Pantai yang landai dan memanjang sedikit melengkung. Di hadapan ada pulau-pulau kecil. Agak sedikit ke tengah, katanya ada pulau Cingkuak. Mendengar nama pulau Cingkuak aku teringat pelajaran sejarah, bahwa pulau itu adalah tempat Belanda pertama kali menapak, membuat loji alias benteng di pantai barat Sumatera Barat sekarang. Itu terjadi di awal abad ke tujuh belas.

Pantai Cerocok adalah tempat rekreasi. Cukup ramai pengunjung sore hari itu. Bahkan ada juga turis asing kulit putih. Sayang penataan pantainya kurang dirapikan. Lautnya sedang surut. Terlihat banyak onggokan batu dengan cangkang kerang. Ada sebuah jembatan kayu ke pulau kecil beberapa puluh meter ke tengah. Anak-anak pergi menyeberang ke pulau itu. Dari sana mereka bisa pula menyewa perahu untuk ke pulau berikutnya. Aku tidak ikut menyeberang. Kami duduk-duduk saja di bangku-bangku kayu milik pedagang minuman di sana.  

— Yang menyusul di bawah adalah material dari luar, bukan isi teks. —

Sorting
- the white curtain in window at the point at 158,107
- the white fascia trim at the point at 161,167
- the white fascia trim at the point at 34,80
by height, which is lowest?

Matahari berada di hadapan kami, tapi sayang ditutupi awan. Jadi tidak bisa melihat matahari terbenam. Sekitar maghrib kami meninggalkan tempat itu. Adik ipar menjamu kami makan di rumah makan, masih di tepi pantai dekat tempat parkir kendaraan. Hidangan laut yang dimasak asam padeh. Lumayan enak. Setelah makan baru kami mencari mesjid.

Sehabis shalat kami mulai perjalanan pulang. Pertama-tama mengarah ke Padang. Untuk mampir sebentar di tempat kemenakan yang ikut rombongan dari Padang tadi. Jam sepuluh malam kami tinggalkan pula Padang menuju Sawahlunto, melalui Sitinjau Lauik, melalui jalan mendaki, beriringan dengan berpuluh-puluh truk besar-besar. Si kemenakan pengemudi cadangan cukup berpengalaman dan sangat hati-hati.

Jam setengah dua malam kami sampai di Sawahlunto, untuk beristirahat, sesudah melewatkan waktu yang panjang dalam perjalanan cukup jauh sehari itu.